Exercise description: Take the data below and copy exactly the lines starting at the one with "Very Large Chinoiserie" and finishing at the one with "Dav Women's Dav", both included.

Dataset excerpts:
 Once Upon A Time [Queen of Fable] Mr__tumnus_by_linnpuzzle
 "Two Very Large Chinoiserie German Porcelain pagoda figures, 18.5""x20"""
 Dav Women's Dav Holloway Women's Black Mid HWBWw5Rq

--

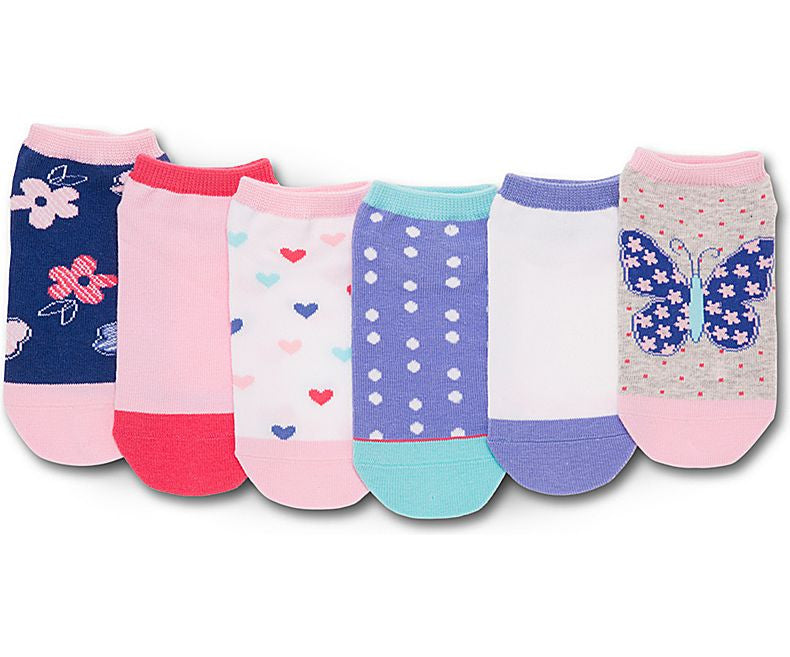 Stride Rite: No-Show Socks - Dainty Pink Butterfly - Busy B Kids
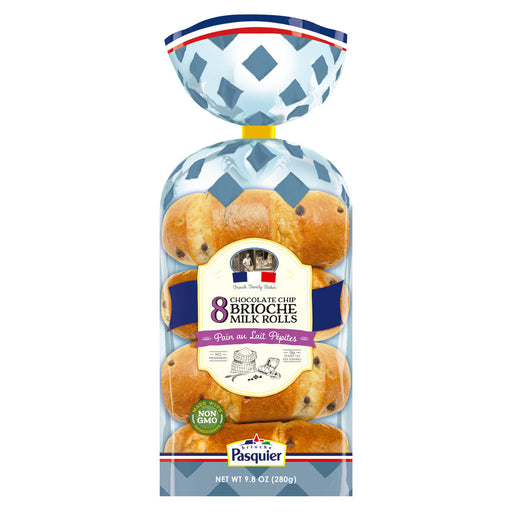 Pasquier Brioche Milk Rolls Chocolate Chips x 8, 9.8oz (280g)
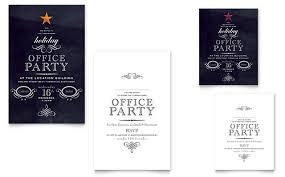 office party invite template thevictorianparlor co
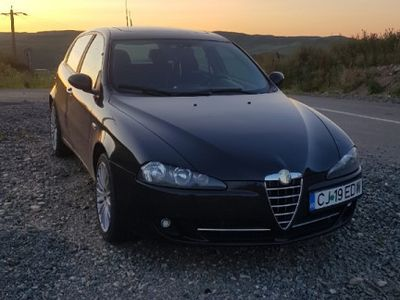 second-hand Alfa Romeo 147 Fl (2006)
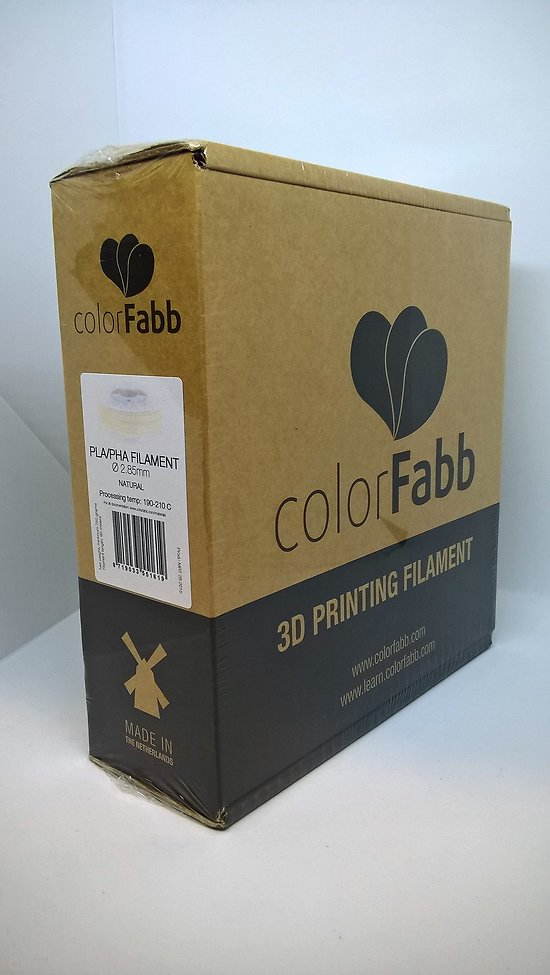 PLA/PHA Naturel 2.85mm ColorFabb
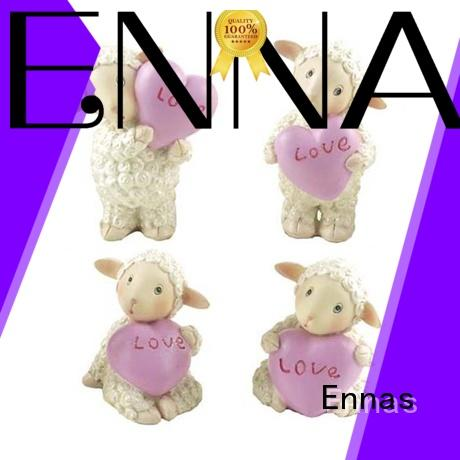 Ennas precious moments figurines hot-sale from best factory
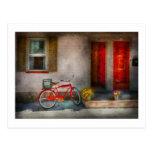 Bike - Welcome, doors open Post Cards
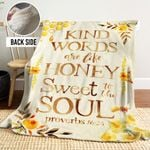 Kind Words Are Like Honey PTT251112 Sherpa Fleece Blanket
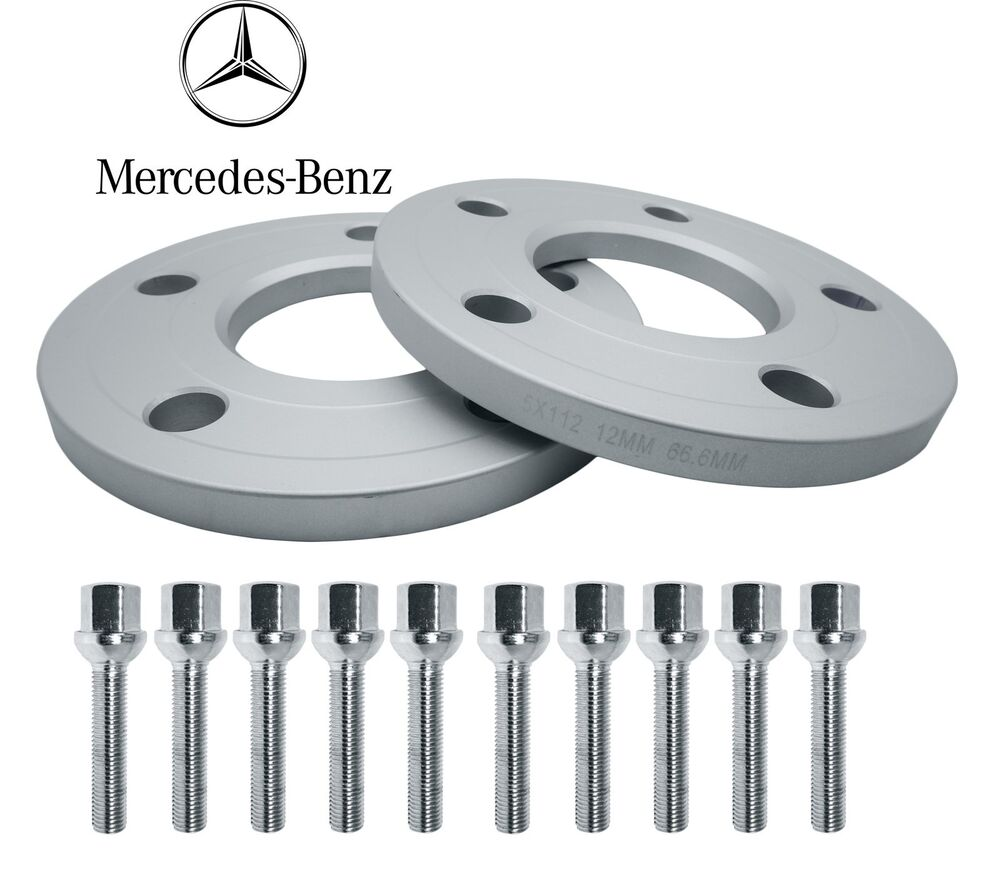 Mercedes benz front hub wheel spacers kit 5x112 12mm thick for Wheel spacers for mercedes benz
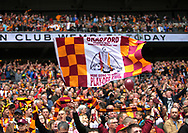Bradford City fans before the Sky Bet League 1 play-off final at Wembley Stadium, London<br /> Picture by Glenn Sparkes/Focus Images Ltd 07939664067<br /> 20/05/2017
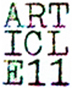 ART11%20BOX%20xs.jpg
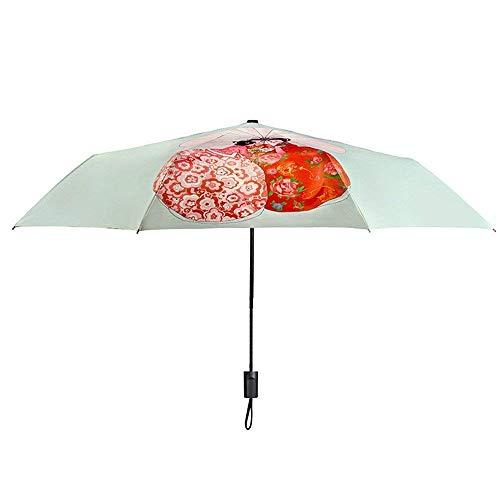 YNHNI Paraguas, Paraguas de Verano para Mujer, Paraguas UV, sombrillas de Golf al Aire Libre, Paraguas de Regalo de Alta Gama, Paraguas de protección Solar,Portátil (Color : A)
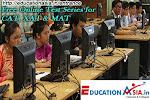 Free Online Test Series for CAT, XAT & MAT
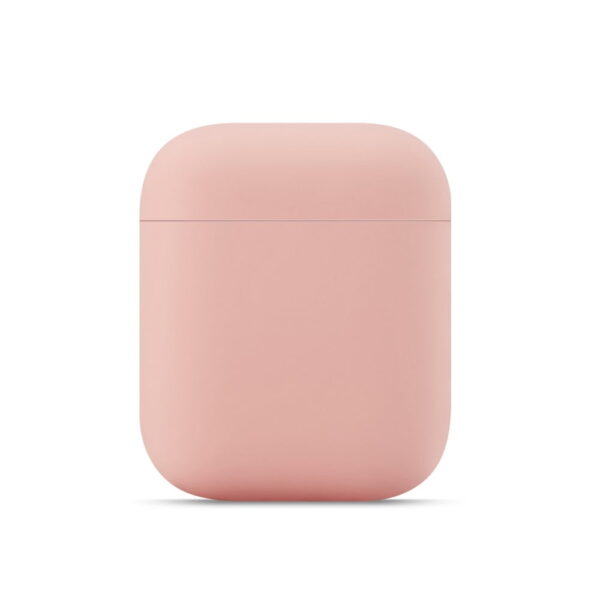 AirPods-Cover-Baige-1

* * *

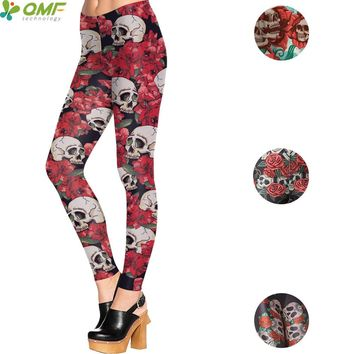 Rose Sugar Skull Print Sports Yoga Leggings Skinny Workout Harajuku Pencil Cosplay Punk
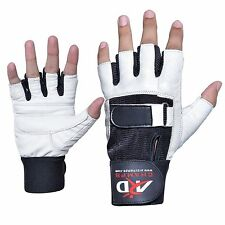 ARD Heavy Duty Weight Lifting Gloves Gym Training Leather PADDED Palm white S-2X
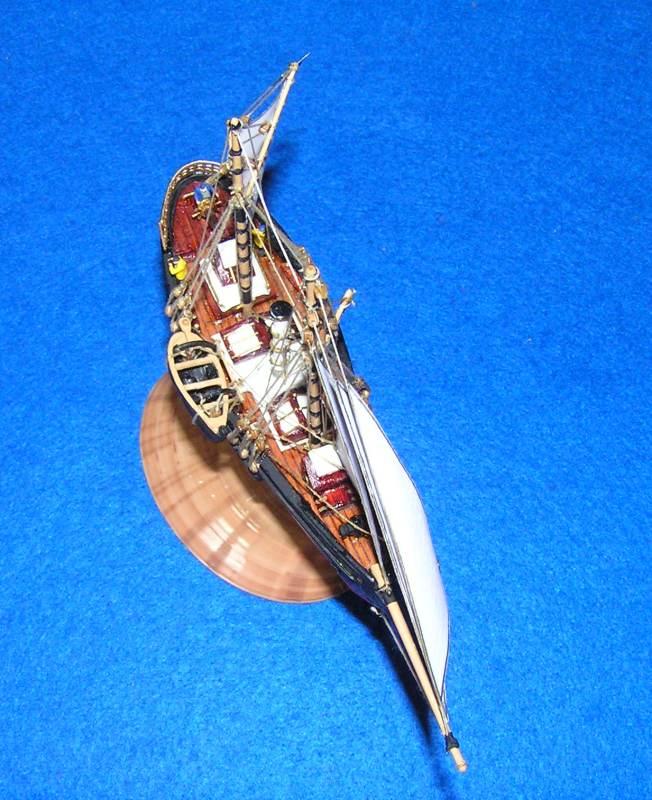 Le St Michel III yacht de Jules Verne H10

Exercise output:
 "Two Very Large Chinoiserie German Porcelain pagoda figures, 18.5""x20"""
 Dav Women's Dav Holloway Women's Black Mid HWBWw5Rq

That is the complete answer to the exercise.